J’avais remarqué en ouvrant cette figue (je ne consomme aucune figue sans l’avoir préalablement ouverte...) des traces brunâtres d’attaques sur la surface de l'infrutescence, mais sans présence de pupes. Je constate assez souvent ce cas pour les figues mûres ‘Bourjassotte Noire’ du début de saison).

Silba adipata McAlpine : dégâts de larve dans figue mûre - sans présence de pupes.

Silba adipata McAlpine : dégâts de larve dans figue mûre - sans présence de pupes.
(figue 'Bourjassotte Noire' de début de récolte - 16 septembre 2019)

 

Silba adipata McAlpine : dégâts de larve dans figue mûre.

Silba adipata McAlpine : dégâts de larve dans figue mûre.
(figue 'Bourjassotte Noire' de début de récolte - 16 septembre 2019)

 

Silba adipata McAlpine : dégâts de larve dans figue mûre.

Silba adipata McAlpine : dégâts de larve dans figue mûre.
(figue 'Bourjassotte Noire' de début de récolte - 16 septembre 2019)

 

Silba adipata McAlpine : dégâts de larve dans figue mûre.

Silba adipata McAlpine : dégâts de larve dans figue mûre.
(figue 'Bourjassotte Noire' de début de récolte - 16 septembre 2019)

J’ai constaté qu’il faut chercher les larves mortes principalement dans les débris noirâtres polluant l’infrutescence ou dans des amas brunâtres au sein de celles-ci, qu’elles sont de taille minuscule (2 mm) et qu’il faut les dégager d’une gangue de pulpe (loupe...).

Silba adipata McAlpine : larves trouvées mortes dans une figue mûre.

Silba adipata McAlpine : larves trouvées mortes dans une figue mûre.
(figue 'Bourjassotte Noire' de début de récolte - 16 septembre 2019)

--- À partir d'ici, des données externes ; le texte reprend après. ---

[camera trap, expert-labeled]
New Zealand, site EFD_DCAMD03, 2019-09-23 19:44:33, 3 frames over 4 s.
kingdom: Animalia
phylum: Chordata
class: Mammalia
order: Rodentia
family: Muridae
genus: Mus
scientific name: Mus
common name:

La couleur des larves mortes est noire ou brune.

Silba adipata McAlpine : larve trouvée morte dans une figue mûre.

Silba adipata McAlpine : larve trouvée morte dans une figue mûre.

 

Silba adipata McAlpine : larve trouvée morte dans une figue mûre.

Silba adipata McAlpine : larve trouvée morte dans une figue mûre

Des larves de cette taille dans les figues mûres peuvent appartenir à l’une ou l’autre des espèces Silba adipata McAlpine et Ceratitis capitata Wiedemann.

J’inclinerais pour Silba adipata McAlpine car je n’ai pas trouvé de trous de sortie de larve alors qu'il existe des traces d'attaques par cette espèce.

Tout en m’interrogeant sur ce qui a pu provoquer la mort des larves...

F. SILVESTRI (référence supra) indique en page 140 que les larves peuvent mourir par suite d'un trop fort resserrement des fleurs dans la cavité centrale de la figue qui les empêche de se mouvoir, mais il traite du cas des figues immatures du caprifiguier (et non des figues mûres du figuier domestique).

Il faut noter que, selon le moment de la ponte, la mort des larves peut s'être produite dans la figue encore à l'état immature, celle-ci n'ayant pas chuté au sol et ayant évolué vers la maturité (cas peu fréquent).

L'ampleur des dégâts visibles à la surface de l'infrutescense dénote une activité assez importante des larves avant leur décès.

 

CONFUSION A EVITER : il convient de ne pas confondre les traces brunâtres résultant des dégâts de larves avec la moisissure interne de la figue mûre (due à un excès d'humidité), qui présente des symptômes proches pour un oeil non averti. Voir détails dans le chapitre "Confusion à éviter avec la moisissure interne".